Oulu's fire chief Marko Hottinen said he felt the ground tremble a couple of times within a few seconds. The rescue service department in downtown Oulu is located some 20 kilometres from the quake's epicentre.
Quake prompts tweets
Several local residents reacted to the bumps in the night on social media.
A Twitter user named Milka tweeted (siirryt toiseen palveluun): "I thought I was going to have a heart attack when I heard what sounded like a snowplough going through the wall. The dog is still safely under the bed with toys."
Petteri Pyyni tweeted (siirryt toiseen palveluun): "Yeah, that darn well was a real earthquake in Oulu an hour ago. As the whole apartment building was rocking, I thought the neighbour's bathtub had fallen downstairs."

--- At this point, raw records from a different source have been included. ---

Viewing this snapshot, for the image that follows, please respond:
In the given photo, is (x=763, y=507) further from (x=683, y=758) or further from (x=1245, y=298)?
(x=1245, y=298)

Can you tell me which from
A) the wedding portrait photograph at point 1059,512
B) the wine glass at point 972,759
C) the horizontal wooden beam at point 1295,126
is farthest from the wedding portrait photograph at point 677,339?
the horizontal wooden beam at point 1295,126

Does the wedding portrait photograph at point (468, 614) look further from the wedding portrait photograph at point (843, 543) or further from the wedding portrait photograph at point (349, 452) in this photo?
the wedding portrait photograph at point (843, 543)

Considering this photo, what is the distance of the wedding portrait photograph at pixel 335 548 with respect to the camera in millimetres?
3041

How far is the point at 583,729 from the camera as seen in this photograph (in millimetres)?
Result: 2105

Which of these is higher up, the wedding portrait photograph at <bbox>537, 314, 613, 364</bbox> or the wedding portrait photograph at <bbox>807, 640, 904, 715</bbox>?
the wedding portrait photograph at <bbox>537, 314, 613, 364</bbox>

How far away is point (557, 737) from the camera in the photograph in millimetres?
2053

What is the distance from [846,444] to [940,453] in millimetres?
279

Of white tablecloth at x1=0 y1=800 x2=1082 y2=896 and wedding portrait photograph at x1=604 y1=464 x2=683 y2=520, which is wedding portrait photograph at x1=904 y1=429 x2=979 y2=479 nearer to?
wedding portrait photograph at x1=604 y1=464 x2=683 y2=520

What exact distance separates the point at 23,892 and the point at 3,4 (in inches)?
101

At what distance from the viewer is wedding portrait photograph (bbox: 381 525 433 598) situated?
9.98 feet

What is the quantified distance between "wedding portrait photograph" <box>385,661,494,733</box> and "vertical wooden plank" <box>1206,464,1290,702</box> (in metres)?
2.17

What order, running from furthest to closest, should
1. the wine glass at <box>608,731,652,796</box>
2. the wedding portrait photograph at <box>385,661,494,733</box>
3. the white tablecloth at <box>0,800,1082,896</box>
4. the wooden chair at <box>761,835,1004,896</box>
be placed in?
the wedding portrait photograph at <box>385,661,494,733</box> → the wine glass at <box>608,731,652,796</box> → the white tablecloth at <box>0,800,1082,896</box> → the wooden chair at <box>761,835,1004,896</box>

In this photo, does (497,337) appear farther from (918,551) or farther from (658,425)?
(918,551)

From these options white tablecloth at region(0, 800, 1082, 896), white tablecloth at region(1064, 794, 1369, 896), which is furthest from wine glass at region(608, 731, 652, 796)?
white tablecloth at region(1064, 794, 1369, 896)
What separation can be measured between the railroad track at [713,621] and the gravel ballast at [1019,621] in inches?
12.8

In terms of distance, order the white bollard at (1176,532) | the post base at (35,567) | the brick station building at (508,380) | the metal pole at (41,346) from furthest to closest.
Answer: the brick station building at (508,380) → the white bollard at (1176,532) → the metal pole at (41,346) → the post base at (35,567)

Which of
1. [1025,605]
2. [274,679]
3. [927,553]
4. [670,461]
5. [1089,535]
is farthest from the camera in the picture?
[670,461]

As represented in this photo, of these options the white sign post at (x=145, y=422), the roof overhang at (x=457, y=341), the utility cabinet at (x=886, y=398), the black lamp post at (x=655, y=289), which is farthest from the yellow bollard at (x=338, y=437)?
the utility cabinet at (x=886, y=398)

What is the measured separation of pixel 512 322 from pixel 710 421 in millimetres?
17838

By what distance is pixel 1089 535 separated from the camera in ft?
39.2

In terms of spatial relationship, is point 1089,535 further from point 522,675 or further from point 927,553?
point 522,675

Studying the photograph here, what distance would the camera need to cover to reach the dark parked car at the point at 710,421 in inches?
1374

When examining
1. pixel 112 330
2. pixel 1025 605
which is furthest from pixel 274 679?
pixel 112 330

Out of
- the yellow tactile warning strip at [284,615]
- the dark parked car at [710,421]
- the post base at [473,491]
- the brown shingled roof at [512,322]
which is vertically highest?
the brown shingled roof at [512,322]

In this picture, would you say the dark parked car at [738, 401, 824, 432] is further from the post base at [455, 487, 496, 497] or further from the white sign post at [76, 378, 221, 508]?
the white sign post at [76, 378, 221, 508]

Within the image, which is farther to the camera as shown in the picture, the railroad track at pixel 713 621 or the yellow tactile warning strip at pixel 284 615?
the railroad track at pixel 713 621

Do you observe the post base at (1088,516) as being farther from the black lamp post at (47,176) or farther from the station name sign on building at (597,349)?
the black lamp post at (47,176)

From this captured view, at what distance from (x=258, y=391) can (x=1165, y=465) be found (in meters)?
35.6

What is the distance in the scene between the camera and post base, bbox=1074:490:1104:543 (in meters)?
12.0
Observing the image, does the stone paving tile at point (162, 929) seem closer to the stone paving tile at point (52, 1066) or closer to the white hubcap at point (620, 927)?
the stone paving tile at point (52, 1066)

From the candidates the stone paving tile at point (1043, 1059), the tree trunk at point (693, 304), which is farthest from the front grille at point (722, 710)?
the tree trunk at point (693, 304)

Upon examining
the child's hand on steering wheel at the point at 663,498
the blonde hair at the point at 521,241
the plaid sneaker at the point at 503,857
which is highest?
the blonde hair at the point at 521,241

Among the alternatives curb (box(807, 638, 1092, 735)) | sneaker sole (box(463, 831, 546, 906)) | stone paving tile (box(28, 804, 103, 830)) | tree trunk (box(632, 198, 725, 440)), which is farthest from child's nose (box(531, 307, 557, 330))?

Several earthquakes have shaken Finland in the past, according to the University of Helsinki's Department of Geosciences and Geography, but the temblor in Lumijoki was the country's most powerful quake since one that measured 3.0 in Kuusamo in the year 2000.
Not unique, but still rare
Kuusamo, which is about 200 kilometres northeast of Oulu, is another area in Finland known for seismic activity. The university's Institute of Seismology records between 15-30 earthquakes in Finland annually.
Seismologist Jari Kortström said that while Lumijoki's overnight earthquake was not unique it was still a rare occurrence.
The Bothnian Bay is a seismically active area but, according to Kortström, quakes usually take place under the sea or farther west in Sweden.
It is impossible to predict when or where an earthquake will take place, even through the examination of statistics, Kortström said.
But there are no catastrophic earthquakes expected in Finland in any case, he said.
"More powerful quakes are possible. An earthquake with a strength of 4.0 or more can cause structural damage to buildings," he said.